Reproduce exactly the lines below, starting with the line that contains "From among the items" and ending with the last line of the records, both included, and nothing else.

Records shown:
········

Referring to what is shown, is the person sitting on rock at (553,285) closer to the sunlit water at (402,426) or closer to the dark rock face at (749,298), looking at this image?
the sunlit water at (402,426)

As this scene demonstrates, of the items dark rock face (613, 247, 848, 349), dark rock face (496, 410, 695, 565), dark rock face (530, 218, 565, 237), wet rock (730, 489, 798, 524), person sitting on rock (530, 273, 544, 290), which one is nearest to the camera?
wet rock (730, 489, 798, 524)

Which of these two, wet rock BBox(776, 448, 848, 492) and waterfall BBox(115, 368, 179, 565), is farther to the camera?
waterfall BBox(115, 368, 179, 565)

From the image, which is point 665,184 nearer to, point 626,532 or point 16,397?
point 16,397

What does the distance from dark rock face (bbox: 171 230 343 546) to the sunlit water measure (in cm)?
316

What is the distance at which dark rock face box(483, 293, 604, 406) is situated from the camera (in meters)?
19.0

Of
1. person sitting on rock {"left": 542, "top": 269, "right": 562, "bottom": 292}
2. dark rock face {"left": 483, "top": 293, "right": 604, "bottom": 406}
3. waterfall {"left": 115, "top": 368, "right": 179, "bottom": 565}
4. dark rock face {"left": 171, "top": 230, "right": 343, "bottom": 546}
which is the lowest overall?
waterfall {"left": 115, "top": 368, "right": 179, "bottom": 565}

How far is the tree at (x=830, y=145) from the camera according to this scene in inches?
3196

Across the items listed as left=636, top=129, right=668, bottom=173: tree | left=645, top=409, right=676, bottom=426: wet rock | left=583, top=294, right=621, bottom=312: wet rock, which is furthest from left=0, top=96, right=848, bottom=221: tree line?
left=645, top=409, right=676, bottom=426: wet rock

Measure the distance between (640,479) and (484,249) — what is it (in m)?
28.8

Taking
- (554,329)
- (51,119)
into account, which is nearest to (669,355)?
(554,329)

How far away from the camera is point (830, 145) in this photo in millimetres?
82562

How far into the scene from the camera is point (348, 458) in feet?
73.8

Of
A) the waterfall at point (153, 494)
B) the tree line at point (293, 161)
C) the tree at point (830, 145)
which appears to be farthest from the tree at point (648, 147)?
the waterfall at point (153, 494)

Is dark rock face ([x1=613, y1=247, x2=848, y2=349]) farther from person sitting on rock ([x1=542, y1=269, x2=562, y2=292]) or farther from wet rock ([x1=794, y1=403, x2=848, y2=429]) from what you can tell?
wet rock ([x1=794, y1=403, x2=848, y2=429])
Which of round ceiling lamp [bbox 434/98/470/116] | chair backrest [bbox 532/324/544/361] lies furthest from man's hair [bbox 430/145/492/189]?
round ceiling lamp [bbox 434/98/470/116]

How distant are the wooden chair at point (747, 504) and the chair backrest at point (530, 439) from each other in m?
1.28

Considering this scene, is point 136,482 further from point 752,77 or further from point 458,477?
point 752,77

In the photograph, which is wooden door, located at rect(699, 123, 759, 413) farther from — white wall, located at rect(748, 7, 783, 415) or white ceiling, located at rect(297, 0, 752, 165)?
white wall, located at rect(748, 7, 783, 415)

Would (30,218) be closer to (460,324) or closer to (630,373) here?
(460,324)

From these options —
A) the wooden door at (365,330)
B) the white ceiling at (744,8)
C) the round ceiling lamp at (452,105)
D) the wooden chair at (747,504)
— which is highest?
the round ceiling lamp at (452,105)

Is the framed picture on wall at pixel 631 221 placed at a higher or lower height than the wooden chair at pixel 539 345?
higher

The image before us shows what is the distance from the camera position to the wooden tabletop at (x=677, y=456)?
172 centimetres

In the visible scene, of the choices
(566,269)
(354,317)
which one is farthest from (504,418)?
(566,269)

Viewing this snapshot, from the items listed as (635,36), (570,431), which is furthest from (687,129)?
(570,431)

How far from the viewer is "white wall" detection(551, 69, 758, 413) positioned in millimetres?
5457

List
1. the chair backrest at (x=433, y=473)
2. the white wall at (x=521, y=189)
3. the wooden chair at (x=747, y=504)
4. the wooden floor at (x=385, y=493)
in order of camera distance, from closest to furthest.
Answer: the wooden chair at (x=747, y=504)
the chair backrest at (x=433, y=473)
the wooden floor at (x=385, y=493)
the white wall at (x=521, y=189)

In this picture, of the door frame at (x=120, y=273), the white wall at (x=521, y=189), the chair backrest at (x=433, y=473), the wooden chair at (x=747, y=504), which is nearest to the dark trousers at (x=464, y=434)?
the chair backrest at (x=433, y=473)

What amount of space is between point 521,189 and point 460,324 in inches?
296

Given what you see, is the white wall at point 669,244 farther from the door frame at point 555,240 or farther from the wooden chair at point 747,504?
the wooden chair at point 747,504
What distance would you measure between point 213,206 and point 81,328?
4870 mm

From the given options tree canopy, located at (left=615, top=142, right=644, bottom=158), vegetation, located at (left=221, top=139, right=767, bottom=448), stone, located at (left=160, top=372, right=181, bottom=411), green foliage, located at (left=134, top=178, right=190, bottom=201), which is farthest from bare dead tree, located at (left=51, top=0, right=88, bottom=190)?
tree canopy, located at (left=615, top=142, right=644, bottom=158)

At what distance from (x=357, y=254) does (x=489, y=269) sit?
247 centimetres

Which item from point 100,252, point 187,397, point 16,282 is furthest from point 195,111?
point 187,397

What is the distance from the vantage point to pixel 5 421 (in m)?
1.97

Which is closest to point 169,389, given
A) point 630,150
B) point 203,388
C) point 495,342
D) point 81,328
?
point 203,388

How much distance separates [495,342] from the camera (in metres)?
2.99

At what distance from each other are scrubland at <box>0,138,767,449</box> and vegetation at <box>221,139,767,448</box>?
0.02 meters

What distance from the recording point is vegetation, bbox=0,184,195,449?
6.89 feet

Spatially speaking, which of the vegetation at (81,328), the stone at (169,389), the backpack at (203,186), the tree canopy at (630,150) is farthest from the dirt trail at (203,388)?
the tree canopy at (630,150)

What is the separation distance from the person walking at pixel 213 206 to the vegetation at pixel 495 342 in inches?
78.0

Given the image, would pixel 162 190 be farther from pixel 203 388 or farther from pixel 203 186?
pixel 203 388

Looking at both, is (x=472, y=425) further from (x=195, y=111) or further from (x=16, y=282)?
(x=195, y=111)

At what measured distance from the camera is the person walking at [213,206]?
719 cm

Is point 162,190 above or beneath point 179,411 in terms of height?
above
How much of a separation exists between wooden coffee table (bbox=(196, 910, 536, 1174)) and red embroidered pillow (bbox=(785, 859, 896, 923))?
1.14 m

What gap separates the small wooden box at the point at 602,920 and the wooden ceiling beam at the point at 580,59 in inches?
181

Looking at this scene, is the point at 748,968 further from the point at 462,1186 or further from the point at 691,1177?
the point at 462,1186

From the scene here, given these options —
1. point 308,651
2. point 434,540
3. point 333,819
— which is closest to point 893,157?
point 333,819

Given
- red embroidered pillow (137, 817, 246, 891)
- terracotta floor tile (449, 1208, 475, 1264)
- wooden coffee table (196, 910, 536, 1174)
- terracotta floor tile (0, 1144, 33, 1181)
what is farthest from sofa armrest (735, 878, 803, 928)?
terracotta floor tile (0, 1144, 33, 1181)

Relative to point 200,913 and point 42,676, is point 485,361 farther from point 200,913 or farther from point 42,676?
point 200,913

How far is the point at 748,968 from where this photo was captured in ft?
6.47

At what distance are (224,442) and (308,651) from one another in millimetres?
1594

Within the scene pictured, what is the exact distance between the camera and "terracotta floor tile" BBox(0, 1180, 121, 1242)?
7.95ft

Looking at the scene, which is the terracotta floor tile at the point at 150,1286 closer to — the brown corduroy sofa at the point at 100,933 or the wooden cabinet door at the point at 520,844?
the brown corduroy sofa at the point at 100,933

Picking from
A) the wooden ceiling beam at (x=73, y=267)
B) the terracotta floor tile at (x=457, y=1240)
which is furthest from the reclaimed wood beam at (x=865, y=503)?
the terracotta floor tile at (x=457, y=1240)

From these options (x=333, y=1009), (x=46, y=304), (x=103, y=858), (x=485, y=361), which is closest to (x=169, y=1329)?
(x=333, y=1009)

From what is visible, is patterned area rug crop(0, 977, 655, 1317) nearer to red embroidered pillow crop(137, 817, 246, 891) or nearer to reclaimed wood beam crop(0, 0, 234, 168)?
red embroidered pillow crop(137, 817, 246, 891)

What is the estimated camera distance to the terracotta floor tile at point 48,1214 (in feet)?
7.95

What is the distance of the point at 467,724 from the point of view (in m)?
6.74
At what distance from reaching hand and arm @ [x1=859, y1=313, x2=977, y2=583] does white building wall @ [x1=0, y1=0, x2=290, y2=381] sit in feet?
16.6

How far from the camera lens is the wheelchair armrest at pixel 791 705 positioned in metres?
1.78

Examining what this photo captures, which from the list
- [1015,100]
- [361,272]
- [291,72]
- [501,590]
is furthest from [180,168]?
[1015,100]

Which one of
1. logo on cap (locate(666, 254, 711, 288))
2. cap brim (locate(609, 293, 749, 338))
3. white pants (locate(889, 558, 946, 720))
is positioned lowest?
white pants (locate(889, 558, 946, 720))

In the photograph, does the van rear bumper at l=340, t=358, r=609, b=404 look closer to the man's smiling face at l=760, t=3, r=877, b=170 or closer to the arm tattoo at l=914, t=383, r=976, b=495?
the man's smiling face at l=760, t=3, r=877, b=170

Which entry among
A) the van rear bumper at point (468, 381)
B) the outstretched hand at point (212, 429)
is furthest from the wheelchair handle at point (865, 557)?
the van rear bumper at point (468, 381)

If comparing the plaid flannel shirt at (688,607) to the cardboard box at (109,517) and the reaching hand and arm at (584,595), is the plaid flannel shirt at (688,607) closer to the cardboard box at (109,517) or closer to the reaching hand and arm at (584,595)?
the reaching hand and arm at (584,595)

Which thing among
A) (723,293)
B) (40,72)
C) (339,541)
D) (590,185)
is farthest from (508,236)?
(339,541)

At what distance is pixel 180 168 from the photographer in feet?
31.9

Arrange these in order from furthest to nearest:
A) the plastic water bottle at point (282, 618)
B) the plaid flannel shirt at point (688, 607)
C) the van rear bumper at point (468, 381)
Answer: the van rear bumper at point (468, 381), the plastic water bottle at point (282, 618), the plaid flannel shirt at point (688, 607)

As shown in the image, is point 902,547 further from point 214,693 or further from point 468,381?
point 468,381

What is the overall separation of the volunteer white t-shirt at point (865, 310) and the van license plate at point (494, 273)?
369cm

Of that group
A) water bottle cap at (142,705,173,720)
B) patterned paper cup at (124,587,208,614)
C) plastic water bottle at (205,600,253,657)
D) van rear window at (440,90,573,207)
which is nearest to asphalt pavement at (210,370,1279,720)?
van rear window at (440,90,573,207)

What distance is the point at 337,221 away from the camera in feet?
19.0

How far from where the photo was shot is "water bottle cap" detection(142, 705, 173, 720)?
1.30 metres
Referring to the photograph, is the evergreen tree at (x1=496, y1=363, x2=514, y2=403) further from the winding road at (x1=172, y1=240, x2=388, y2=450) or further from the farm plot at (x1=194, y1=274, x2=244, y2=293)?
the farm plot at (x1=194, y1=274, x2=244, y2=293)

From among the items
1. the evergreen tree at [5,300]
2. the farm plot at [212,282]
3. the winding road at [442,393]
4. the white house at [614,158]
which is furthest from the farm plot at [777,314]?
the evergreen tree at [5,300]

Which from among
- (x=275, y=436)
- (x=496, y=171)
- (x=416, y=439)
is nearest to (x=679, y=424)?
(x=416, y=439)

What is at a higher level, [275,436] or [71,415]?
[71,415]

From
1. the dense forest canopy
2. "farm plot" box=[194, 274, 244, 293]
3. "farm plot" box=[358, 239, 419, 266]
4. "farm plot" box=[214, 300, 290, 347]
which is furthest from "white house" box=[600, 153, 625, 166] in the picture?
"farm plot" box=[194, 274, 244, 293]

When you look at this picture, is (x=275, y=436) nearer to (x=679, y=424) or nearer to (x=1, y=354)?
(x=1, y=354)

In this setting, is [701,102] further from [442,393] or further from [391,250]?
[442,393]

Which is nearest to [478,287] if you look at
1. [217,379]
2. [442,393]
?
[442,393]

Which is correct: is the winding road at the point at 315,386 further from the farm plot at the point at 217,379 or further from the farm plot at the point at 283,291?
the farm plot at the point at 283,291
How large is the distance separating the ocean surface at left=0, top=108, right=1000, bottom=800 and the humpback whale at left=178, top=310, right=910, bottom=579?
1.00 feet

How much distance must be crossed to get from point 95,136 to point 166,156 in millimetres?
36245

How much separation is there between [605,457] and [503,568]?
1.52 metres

········

Output:
From among the items
1. the evergreen tree at [5,300]
2. the farm plot at [212,282]
3. the winding road at [442,393]
4. the white house at [614,158]
which is furthest from the farm plot at [777,314]?
the evergreen tree at [5,300]

Which from among
- (x=275, y=436)
- (x=496, y=171)
- (x=416, y=439)
is nearest to (x=679, y=424)?
(x=416, y=439)

What is at a higher level, [275,436] or [71,415]?
[71,415]

From
1. the dense forest canopy
2. "farm plot" box=[194, 274, 244, 293]
3. "farm plot" box=[358, 239, 419, 266]
4. "farm plot" box=[214, 300, 290, 347]
which is furthest from "white house" box=[600, 153, 625, 166] in the picture?
"farm plot" box=[194, 274, 244, 293]

When you look at this picture, is (x=275, y=436) nearer to (x=679, y=424) or nearer to (x=1, y=354)?
(x=1, y=354)

In this setting, is [701,102] further from [442,393] or further from [391,250]?
[442,393]

Which is nearest to [478,287] if you look at
1. [217,379]
2. [442,393]
?
[442,393]

Which is correct: is the winding road at the point at 315,386 further from the farm plot at the point at 217,379 or further from the farm plot at the point at 283,291?
the farm plot at the point at 283,291
How large is the distance separating the ocean surface at left=0, top=108, right=1000, bottom=800 and the humpback whale at left=178, top=310, right=910, bottom=579?
1.00 feet

How much distance must be crossed to get from point 95,136 to point 166,156 in millimetres?
36245

How much separation is there between [605,457] and [503,568]?
1.52 metres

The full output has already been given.